Deus nos criou para as alturas. Quando os anjos nos vêem aqui na terra, acho que custam a acreditar que foi por essa raça medonha, horrível, desfigurada, que o Filho de Deus deu a vida. E se nós nos acostumarmos as coisas desse mundo, tranquilos em passear pela vida terrestre nos alimentando dos restos de prazer que ela tem a nos oferecer, não passaremos nunca de feios comedores de carniça espiritual. Porque tudo que há de bom aqui, é resto degradado por seis mil anos de pecado. Se nos conformarmos só com a felicidade que a humanidade busca na satisfação carnal, intelectual, social, financeira, espiritualmente seremos sempre a mais rasteira e repugnante criatura.

Mas experimente planar sobre tudo isso. Decida ir até o céu e você encontrará seu verdadeiro lugar. É buscando os objetivos mais elevados, os padrões celestiais, que nos transformaremos em lindo espetáculo a todo o universo. Alçaremos vôo belíssimo, que nos levará além de toda a pequenez dos limites humanos. Descobriremos nossa vocação para seres celestes, e mergulhando na atmosfera desse céu, ficaremos cada vez mais lindos, à medida em que chegarmos mais perto de Deus.
_ _ _ _ _
- _Instruções das tarefas_:
A. Com base no texto de apoio, explique por que quem se contenta com os prazeres deste mundo não passaria de um "comedor de carniça espiritual". Responda em uma a três frases.
B. Responda às perguntas abaixo de acordo com o texto de apoio.
(i) Para que Deus nos criou?
(ii) Em que quatro tipos de satisfação a humanidade busca a felicidade?
(iii) O que acontecerá conosco à medida que chegarmos mais perto de Deus?

Entradas de dados coletadas
_ _ _ _ _
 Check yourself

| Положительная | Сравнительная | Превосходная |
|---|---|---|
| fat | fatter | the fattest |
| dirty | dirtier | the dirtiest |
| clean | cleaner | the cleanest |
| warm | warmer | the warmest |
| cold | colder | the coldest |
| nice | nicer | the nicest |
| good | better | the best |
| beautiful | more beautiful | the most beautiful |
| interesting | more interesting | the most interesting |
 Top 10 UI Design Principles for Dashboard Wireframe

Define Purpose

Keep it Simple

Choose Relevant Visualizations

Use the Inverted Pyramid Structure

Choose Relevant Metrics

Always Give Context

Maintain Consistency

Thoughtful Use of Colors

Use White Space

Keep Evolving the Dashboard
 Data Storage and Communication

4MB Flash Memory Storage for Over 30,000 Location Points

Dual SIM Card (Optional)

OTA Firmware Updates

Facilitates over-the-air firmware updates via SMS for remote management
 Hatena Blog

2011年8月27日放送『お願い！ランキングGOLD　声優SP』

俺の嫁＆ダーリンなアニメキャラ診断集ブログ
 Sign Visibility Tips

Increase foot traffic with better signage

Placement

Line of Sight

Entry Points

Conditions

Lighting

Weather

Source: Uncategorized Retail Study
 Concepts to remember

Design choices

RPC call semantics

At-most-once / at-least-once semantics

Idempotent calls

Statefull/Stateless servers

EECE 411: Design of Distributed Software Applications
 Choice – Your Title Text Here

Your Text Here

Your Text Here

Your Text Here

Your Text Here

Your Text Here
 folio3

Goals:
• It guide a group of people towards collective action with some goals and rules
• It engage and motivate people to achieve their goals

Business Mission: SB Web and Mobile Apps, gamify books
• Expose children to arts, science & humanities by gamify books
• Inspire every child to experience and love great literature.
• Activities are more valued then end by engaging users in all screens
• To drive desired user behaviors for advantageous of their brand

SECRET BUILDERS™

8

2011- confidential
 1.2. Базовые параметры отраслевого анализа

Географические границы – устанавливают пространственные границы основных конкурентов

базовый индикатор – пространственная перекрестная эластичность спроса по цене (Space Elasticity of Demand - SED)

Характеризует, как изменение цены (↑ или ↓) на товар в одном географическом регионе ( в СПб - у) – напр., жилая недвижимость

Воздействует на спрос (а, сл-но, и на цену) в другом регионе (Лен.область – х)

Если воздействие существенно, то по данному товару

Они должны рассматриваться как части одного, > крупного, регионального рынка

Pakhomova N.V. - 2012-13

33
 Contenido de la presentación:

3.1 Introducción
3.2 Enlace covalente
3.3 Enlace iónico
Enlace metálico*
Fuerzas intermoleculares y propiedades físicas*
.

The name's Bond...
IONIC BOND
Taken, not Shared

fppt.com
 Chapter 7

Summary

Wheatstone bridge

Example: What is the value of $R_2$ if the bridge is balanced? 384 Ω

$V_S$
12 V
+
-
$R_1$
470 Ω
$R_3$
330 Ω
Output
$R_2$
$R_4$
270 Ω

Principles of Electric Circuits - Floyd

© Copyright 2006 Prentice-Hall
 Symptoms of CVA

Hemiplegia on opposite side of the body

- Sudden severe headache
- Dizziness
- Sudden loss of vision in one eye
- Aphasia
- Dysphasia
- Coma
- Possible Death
_ _ _ _ _
- _Respostas_:
A. Porque, segundo o texto, tudo o que há de bom aqui é resto degradado por seis mil anos de pecado. Quem se alimenta dos prazeres da vida terrestre se alimenta, portanto, de restos.

B.
(i) Para as alturas.
(ii) Na satisfação carnal, intelectual, social e financeira.
(iii) Ficaremos cada vez mais lindos.